◆ PROBLEM DESCRIPTION ◆
Express the listing below as a JSON list of strings, one string per line. Start with its first line and go on through the line that contains "37H314V31L312 30H305L302 35V48H310L314", skipping blank lines and leaving the pictures out of the answer.

◆ THE DATA ◆

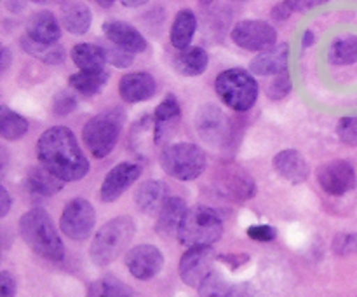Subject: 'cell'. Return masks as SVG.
<instances>
[{
  "label": "cell",
  "instance_id": "obj_48",
  "mask_svg": "<svg viewBox=\"0 0 357 297\" xmlns=\"http://www.w3.org/2000/svg\"><path fill=\"white\" fill-rule=\"evenodd\" d=\"M316 37H314V31L312 30H305L302 35V48H310L314 44Z\"/></svg>",
  "mask_w": 357,
  "mask_h": 297
},
{
  "label": "cell",
  "instance_id": "obj_25",
  "mask_svg": "<svg viewBox=\"0 0 357 297\" xmlns=\"http://www.w3.org/2000/svg\"><path fill=\"white\" fill-rule=\"evenodd\" d=\"M208 63L209 56L201 45H190L187 49H181L173 58L174 70L185 77L201 75L208 68Z\"/></svg>",
  "mask_w": 357,
  "mask_h": 297
},
{
  "label": "cell",
  "instance_id": "obj_5",
  "mask_svg": "<svg viewBox=\"0 0 357 297\" xmlns=\"http://www.w3.org/2000/svg\"><path fill=\"white\" fill-rule=\"evenodd\" d=\"M223 220L216 210L209 206L199 205L188 208L180 229H178V241L187 248L211 247L213 243L222 238Z\"/></svg>",
  "mask_w": 357,
  "mask_h": 297
},
{
  "label": "cell",
  "instance_id": "obj_30",
  "mask_svg": "<svg viewBox=\"0 0 357 297\" xmlns=\"http://www.w3.org/2000/svg\"><path fill=\"white\" fill-rule=\"evenodd\" d=\"M20 44H21V49H23L26 55L33 56V58H37L38 61L45 63V65H51V66L61 65L66 58L65 49L58 44H40V42L31 41V38L26 37V35L21 37Z\"/></svg>",
  "mask_w": 357,
  "mask_h": 297
},
{
  "label": "cell",
  "instance_id": "obj_26",
  "mask_svg": "<svg viewBox=\"0 0 357 297\" xmlns=\"http://www.w3.org/2000/svg\"><path fill=\"white\" fill-rule=\"evenodd\" d=\"M72 61L75 63L80 72H96L105 70L107 55L101 44H91V42H80L75 44L70 51Z\"/></svg>",
  "mask_w": 357,
  "mask_h": 297
},
{
  "label": "cell",
  "instance_id": "obj_1",
  "mask_svg": "<svg viewBox=\"0 0 357 297\" xmlns=\"http://www.w3.org/2000/svg\"><path fill=\"white\" fill-rule=\"evenodd\" d=\"M37 157L40 166L63 182L82 180L89 173V161L66 126H52L38 136Z\"/></svg>",
  "mask_w": 357,
  "mask_h": 297
},
{
  "label": "cell",
  "instance_id": "obj_44",
  "mask_svg": "<svg viewBox=\"0 0 357 297\" xmlns=\"http://www.w3.org/2000/svg\"><path fill=\"white\" fill-rule=\"evenodd\" d=\"M323 3H326L324 0H314V2H305V0H293V2H288L289 9L295 13V10H309L312 9V7H319L323 6Z\"/></svg>",
  "mask_w": 357,
  "mask_h": 297
},
{
  "label": "cell",
  "instance_id": "obj_46",
  "mask_svg": "<svg viewBox=\"0 0 357 297\" xmlns=\"http://www.w3.org/2000/svg\"><path fill=\"white\" fill-rule=\"evenodd\" d=\"M227 297H255L253 290L248 285H236L230 289V292L227 294Z\"/></svg>",
  "mask_w": 357,
  "mask_h": 297
},
{
  "label": "cell",
  "instance_id": "obj_41",
  "mask_svg": "<svg viewBox=\"0 0 357 297\" xmlns=\"http://www.w3.org/2000/svg\"><path fill=\"white\" fill-rule=\"evenodd\" d=\"M0 297H16V280L9 271L0 273Z\"/></svg>",
  "mask_w": 357,
  "mask_h": 297
},
{
  "label": "cell",
  "instance_id": "obj_29",
  "mask_svg": "<svg viewBox=\"0 0 357 297\" xmlns=\"http://www.w3.org/2000/svg\"><path fill=\"white\" fill-rule=\"evenodd\" d=\"M108 72L107 70H96V72H77L68 77V86L72 87L75 93L82 94L84 98L96 96L101 93L105 84L108 82Z\"/></svg>",
  "mask_w": 357,
  "mask_h": 297
},
{
  "label": "cell",
  "instance_id": "obj_36",
  "mask_svg": "<svg viewBox=\"0 0 357 297\" xmlns=\"http://www.w3.org/2000/svg\"><path fill=\"white\" fill-rule=\"evenodd\" d=\"M79 105L77 94L70 89H59L52 98V112L56 115H68Z\"/></svg>",
  "mask_w": 357,
  "mask_h": 297
},
{
  "label": "cell",
  "instance_id": "obj_43",
  "mask_svg": "<svg viewBox=\"0 0 357 297\" xmlns=\"http://www.w3.org/2000/svg\"><path fill=\"white\" fill-rule=\"evenodd\" d=\"M293 14V10L289 9L288 2H279L275 3L274 9H272V17L275 21H286Z\"/></svg>",
  "mask_w": 357,
  "mask_h": 297
},
{
  "label": "cell",
  "instance_id": "obj_49",
  "mask_svg": "<svg viewBox=\"0 0 357 297\" xmlns=\"http://www.w3.org/2000/svg\"><path fill=\"white\" fill-rule=\"evenodd\" d=\"M122 6L128 7V9H135V7H142L145 6L146 0H122Z\"/></svg>",
  "mask_w": 357,
  "mask_h": 297
},
{
  "label": "cell",
  "instance_id": "obj_15",
  "mask_svg": "<svg viewBox=\"0 0 357 297\" xmlns=\"http://www.w3.org/2000/svg\"><path fill=\"white\" fill-rule=\"evenodd\" d=\"M142 166L138 163H119L112 168L105 177L100 187L101 203H114L124 194L126 189L131 187L142 177Z\"/></svg>",
  "mask_w": 357,
  "mask_h": 297
},
{
  "label": "cell",
  "instance_id": "obj_22",
  "mask_svg": "<svg viewBox=\"0 0 357 297\" xmlns=\"http://www.w3.org/2000/svg\"><path fill=\"white\" fill-rule=\"evenodd\" d=\"M26 37L40 44H58L61 27L51 10H38L26 21Z\"/></svg>",
  "mask_w": 357,
  "mask_h": 297
},
{
  "label": "cell",
  "instance_id": "obj_10",
  "mask_svg": "<svg viewBox=\"0 0 357 297\" xmlns=\"http://www.w3.org/2000/svg\"><path fill=\"white\" fill-rule=\"evenodd\" d=\"M317 184L330 196L347 194L357 185L356 168L347 159L328 161L317 170Z\"/></svg>",
  "mask_w": 357,
  "mask_h": 297
},
{
  "label": "cell",
  "instance_id": "obj_18",
  "mask_svg": "<svg viewBox=\"0 0 357 297\" xmlns=\"http://www.w3.org/2000/svg\"><path fill=\"white\" fill-rule=\"evenodd\" d=\"M275 173L289 184H303L310 175V166L305 157L296 149H284L272 159Z\"/></svg>",
  "mask_w": 357,
  "mask_h": 297
},
{
  "label": "cell",
  "instance_id": "obj_32",
  "mask_svg": "<svg viewBox=\"0 0 357 297\" xmlns=\"http://www.w3.org/2000/svg\"><path fill=\"white\" fill-rule=\"evenodd\" d=\"M30 129V121L17 112L10 110L9 107H0V136L7 142H14L26 135Z\"/></svg>",
  "mask_w": 357,
  "mask_h": 297
},
{
  "label": "cell",
  "instance_id": "obj_37",
  "mask_svg": "<svg viewBox=\"0 0 357 297\" xmlns=\"http://www.w3.org/2000/svg\"><path fill=\"white\" fill-rule=\"evenodd\" d=\"M333 254L338 257H349V255H357V233H338L333 238Z\"/></svg>",
  "mask_w": 357,
  "mask_h": 297
},
{
  "label": "cell",
  "instance_id": "obj_21",
  "mask_svg": "<svg viewBox=\"0 0 357 297\" xmlns=\"http://www.w3.org/2000/svg\"><path fill=\"white\" fill-rule=\"evenodd\" d=\"M181 119V107L180 101L174 94H167L153 112V131H155V143L164 142L169 138L171 133L178 126Z\"/></svg>",
  "mask_w": 357,
  "mask_h": 297
},
{
  "label": "cell",
  "instance_id": "obj_7",
  "mask_svg": "<svg viewBox=\"0 0 357 297\" xmlns=\"http://www.w3.org/2000/svg\"><path fill=\"white\" fill-rule=\"evenodd\" d=\"M160 166L164 173L181 182H190L201 177L208 164L206 152L190 142H178L167 145L160 152Z\"/></svg>",
  "mask_w": 357,
  "mask_h": 297
},
{
  "label": "cell",
  "instance_id": "obj_24",
  "mask_svg": "<svg viewBox=\"0 0 357 297\" xmlns=\"http://www.w3.org/2000/svg\"><path fill=\"white\" fill-rule=\"evenodd\" d=\"M23 184L26 192H30V194L40 196V198H51V196L58 194L65 187L66 182L52 175L44 166H35L28 171Z\"/></svg>",
  "mask_w": 357,
  "mask_h": 297
},
{
  "label": "cell",
  "instance_id": "obj_12",
  "mask_svg": "<svg viewBox=\"0 0 357 297\" xmlns=\"http://www.w3.org/2000/svg\"><path fill=\"white\" fill-rule=\"evenodd\" d=\"M216 191L230 201H248L257 194V182L243 168H222L215 177Z\"/></svg>",
  "mask_w": 357,
  "mask_h": 297
},
{
  "label": "cell",
  "instance_id": "obj_6",
  "mask_svg": "<svg viewBox=\"0 0 357 297\" xmlns=\"http://www.w3.org/2000/svg\"><path fill=\"white\" fill-rule=\"evenodd\" d=\"M215 89L227 107L236 112H248L257 103L260 87L248 70L229 68L216 77Z\"/></svg>",
  "mask_w": 357,
  "mask_h": 297
},
{
  "label": "cell",
  "instance_id": "obj_39",
  "mask_svg": "<svg viewBox=\"0 0 357 297\" xmlns=\"http://www.w3.org/2000/svg\"><path fill=\"white\" fill-rule=\"evenodd\" d=\"M105 55H107V61H110L112 65L117 66V68H128L132 65V55L131 52L124 51V49L117 48V45H103Z\"/></svg>",
  "mask_w": 357,
  "mask_h": 297
},
{
  "label": "cell",
  "instance_id": "obj_17",
  "mask_svg": "<svg viewBox=\"0 0 357 297\" xmlns=\"http://www.w3.org/2000/svg\"><path fill=\"white\" fill-rule=\"evenodd\" d=\"M119 93L126 103H139L155 96L157 80L149 72L126 73L119 80Z\"/></svg>",
  "mask_w": 357,
  "mask_h": 297
},
{
  "label": "cell",
  "instance_id": "obj_14",
  "mask_svg": "<svg viewBox=\"0 0 357 297\" xmlns=\"http://www.w3.org/2000/svg\"><path fill=\"white\" fill-rule=\"evenodd\" d=\"M195 129H197L199 136L211 145H223L230 136L229 119L216 105H204L197 112Z\"/></svg>",
  "mask_w": 357,
  "mask_h": 297
},
{
  "label": "cell",
  "instance_id": "obj_4",
  "mask_svg": "<svg viewBox=\"0 0 357 297\" xmlns=\"http://www.w3.org/2000/svg\"><path fill=\"white\" fill-rule=\"evenodd\" d=\"M128 114L122 107H108L98 112L82 128V138L96 159H103L115 149Z\"/></svg>",
  "mask_w": 357,
  "mask_h": 297
},
{
  "label": "cell",
  "instance_id": "obj_50",
  "mask_svg": "<svg viewBox=\"0 0 357 297\" xmlns=\"http://www.w3.org/2000/svg\"><path fill=\"white\" fill-rule=\"evenodd\" d=\"M96 6L101 7V9H105V10L112 9V7H114V0H108V2H101V0H98Z\"/></svg>",
  "mask_w": 357,
  "mask_h": 297
},
{
  "label": "cell",
  "instance_id": "obj_28",
  "mask_svg": "<svg viewBox=\"0 0 357 297\" xmlns=\"http://www.w3.org/2000/svg\"><path fill=\"white\" fill-rule=\"evenodd\" d=\"M195 30H197V17H195L194 10H178L169 31V41L173 44V48H176L178 51L190 48V42L194 38Z\"/></svg>",
  "mask_w": 357,
  "mask_h": 297
},
{
  "label": "cell",
  "instance_id": "obj_3",
  "mask_svg": "<svg viewBox=\"0 0 357 297\" xmlns=\"http://www.w3.org/2000/svg\"><path fill=\"white\" fill-rule=\"evenodd\" d=\"M135 233L136 224L128 215L115 217V219L105 222L91 241V261L100 268L112 264L129 247Z\"/></svg>",
  "mask_w": 357,
  "mask_h": 297
},
{
  "label": "cell",
  "instance_id": "obj_23",
  "mask_svg": "<svg viewBox=\"0 0 357 297\" xmlns=\"http://www.w3.org/2000/svg\"><path fill=\"white\" fill-rule=\"evenodd\" d=\"M187 212H188L187 203H185L181 198H178V196H171V198L166 201V205L162 206L159 215H157L155 231L164 238H169L173 236V234H178V229H180Z\"/></svg>",
  "mask_w": 357,
  "mask_h": 297
},
{
  "label": "cell",
  "instance_id": "obj_47",
  "mask_svg": "<svg viewBox=\"0 0 357 297\" xmlns=\"http://www.w3.org/2000/svg\"><path fill=\"white\" fill-rule=\"evenodd\" d=\"M10 59H13V55H10L9 48H6V45H3L2 51H0V72L6 73V70L9 68V65H10Z\"/></svg>",
  "mask_w": 357,
  "mask_h": 297
},
{
  "label": "cell",
  "instance_id": "obj_16",
  "mask_svg": "<svg viewBox=\"0 0 357 297\" xmlns=\"http://www.w3.org/2000/svg\"><path fill=\"white\" fill-rule=\"evenodd\" d=\"M103 34L108 41L124 51L136 55V52H145L149 48V42L143 37L142 31L132 24L121 20H110L103 23Z\"/></svg>",
  "mask_w": 357,
  "mask_h": 297
},
{
  "label": "cell",
  "instance_id": "obj_40",
  "mask_svg": "<svg viewBox=\"0 0 357 297\" xmlns=\"http://www.w3.org/2000/svg\"><path fill=\"white\" fill-rule=\"evenodd\" d=\"M248 236L255 241H261V243H267V241H274L278 238V229L274 226H268V224H257V226H250L246 229Z\"/></svg>",
  "mask_w": 357,
  "mask_h": 297
},
{
  "label": "cell",
  "instance_id": "obj_27",
  "mask_svg": "<svg viewBox=\"0 0 357 297\" xmlns=\"http://www.w3.org/2000/svg\"><path fill=\"white\" fill-rule=\"evenodd\" d=\"M61 6V24L75 35L87 34L93 23V13L86 3L80 2H63Z\"/></svg>",
  "mask_w": 357,
  "mask_h": 297
},
{
  "label": "cell",
  "instance_id": "obj_19",
  "mask_svg": "<svg viewBox=\"0 0 357 297\" xmlns=\"http://www.w3.org/2000/svg\"><path fill=\"white\" fill-rule=\"evenodd\" d=\"M288 58H289V45L286 42H279L274 48L260 52L257 58L251 59L250 70L255 75L264 77H275L279 73L288 70Z\"/></svg>",
  "mask_w": 357,
  "mask_h": 297
},
{
  "label": "cell",
  "instance_id": "obj_9",
  "mask_svg": "<svg viewBox=\"0 0 357 297\" xmlns=\"http://www.w3.org/2000/svg\"><path fill=\"white\" fill-rule=\"evenodd\" d=\"M234 44L246 51H267L274 48L278 41V31L271 23L264 20H243L232 28Z\"/></svg>",
  "mask_w": 357,
  "mask_h": 297
},
{
  "label": "cell",
  "instance_id": "obj_33",
  "mask_svg": "<svg viewBox=\"0 0 357 297\" xmlns=\"http://www.w3.org/2000/svg\"><path fill=\"white\" fill-rule=\"evenodd\" d=\"M87 297H132V292L117 276L105 275L91 283Z\"/></svg>",
  "mask_w": 357,
  "mask_h": 297
},
{
  "label": "cell",
  "instance_id": "obj_31",
  "mask_svg": "<svg viewBox=\"0 0 357 297\" xmlns=\"http://www.w3.org/2000/svg\"><path fill=\"white\" fill-rule=\"evenodd\" d=\"M331 65L349 66L357 63V35L345 34L335 38L328 51Z\"/></svg>",
  "mask_w": 357,
  "mask_h": 297
},
{
  "label": "cell",
  "instance_id": "obj_42",
  "mask_svg": "<svg viewBox=\"0 0 357 297\" xmlns=\"http://www.w3.org/2000/svg\"><path fill=\"white\" fill-rule=\"evenodd\" d=\"M250 261V255L246 254H229V255H222V262L230 266V269H237L241 268L243 264Z\"/></svg>",
  "mask_w": 357,
  "mask_h": 297
},
{
  "label": "cell",
  "instance_id": "obj_35",
  "mask_svg": "<svg viewBox=\"0 0 357 297\" xmlns=\"http://www.w3.org/2000/svg\"><path fill=\"white\" fill-rule=\"evenodd\" d=\"M291 87L293 84H291V79H289V72L286 70V72L279 73V75H275L274 79H271V82L267 84L265 93H267V96L271 98L272 101H279L282 100V98L288 96Z\"/></svg>",
  "mask_w": 357,
  "mask_h": 297
},
{
  "label": "cell",
  "instance_id": "obj_2",
  "mask_svg": "<svg viewBox=\"0 0 357 297\" xmlns=\"http://www.w3.org/2000/svg\"><path fill=\"white\" fill-rule=\"evenodd\" d=\"M20 234L24 243L37 255L51 262H61L65 257V245L44 208H31L20 219Z\"/></svg>",
  "mask_w": 357,
  "mask_h": 297
},
{
  "label": "cell",
  "instance_id": "obj_20",
  "mask_svg": "<svg viewBox=\"0 0 357 297\" xmlns=\"http://www.w3.org/2000/svg\"><path fill=\"white\" fill-rule=\"evenodd\" d=\"M169 199V187L160 180H145L135 192V205L145 215H159Z\"/></svg>",
  "mask_w": 357,
  "mask_h": 297
},
{
  "label": "cell",
  "instance_id": "obj_38",
  "mask_svg": "<svg viewBox=\"0 0 357 297\" xmlns=\"http://www.w3.org/2000/svg\"><path fill=\"white\" fill-rule=\"evenodd\" d=\"M337 135L345 145L357 147V115L342 117L337 124Z\"/></svg>",
  "mask_w": 357,
  "mask_h": 297
},
{
  "label": "cell",
  "instance_id": "obj_8",
  "mask_svg": "<svg viewBox=\"0 0 357 297\" xmlns=\"http://www.w3.org/2000/svg\"><path fill=\"white\" fill-rule=\"evenodd\" d=\"M96 226V212L87 199H70L59 217V229L73 241H84L91 236Z\"/></svg>",
  "mask_w": 357,
  "mask_h": 297
},
{
  "label": "cell",
  "instance_id": "obj_45",
  "mask_svg": "<svg viewBox=\"0 0 357 297\" xmlns=\"http://www.w3.org/2000/svg\"><path fill=\"white\" fill-rule=\"evenodd\" d=\"M10 205H13V199H10L9 192H7V189L3 185H0V217L2 219L9 213Z\"/></svg>",
  "mask_w": 357,
  "mask_h": 297
},
{
  "label": "cell",
  "instance_id": "obj_13",
  "mask_svg": "<svg viewBox=\"0 0 357 297\" xmlns=\"http://www.w3.org/2000/svg\"><path fill=\"white\" fill-rule=\"evenodd\" d=\"M124 264L136 280L145 282V280H152L159 275L164 266V255L153 245L143 243L138 247H132L126 254Z\"/></svg>",
  "mask_w": 357,
  "mask_h": 297
},
{
  "label": "cell",
  "instance_id": "obj_34",
  "mask_svg": "<svg viewBox=\"0 0 357 297\" xmlns=\"http://www.w3.org/2000/svg\"><path fill=\"white\" fill-rule=\"evenodd\" d=\"M230 283L223 278L220 273L213 271L204 282L199 285V296L201 297H227L230 292Z\"/></svg>",
  "mask_w": 357,
  "mask_h": 297
},
{
  "label": "cell",
  "instance_id": "obj_11",
  "mask_svg": "<svg viewBox=\"0 0 357 297\" xmlns=\"http://www.w3.org/2000/svg\"><path fill=\"white\" fill-rule=\"evenodd\" d=\"M216 254L211 247L187 248L178 264V273L188 287H197L213 273Z\"/></svg>",
  "mask_w": 357,
  "mask_h": 297
}]
</instances>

◆ RESULT OF THIS EXERCISE ◆
[
  "Subject: 'cell'. Return masks as SVG.",
  "<instances>",
  "[{",
  "  \"label\": \"cell\",",
  "  \"instance_id\": \"obj_48\",",
  "  \"mask_svg\": \"<svg viewBox=\\\"0 0 357 297\\\" xmlns=\\\"http://www.w3.org/2000/svg\\\"><path fill=\\\"white\\\" fill-rule=\\\"evenodd\\\" d=\\\"M316 37H314V31L312 30H305L302 35V48H310L314 44Z\\\"/></svg>\","
]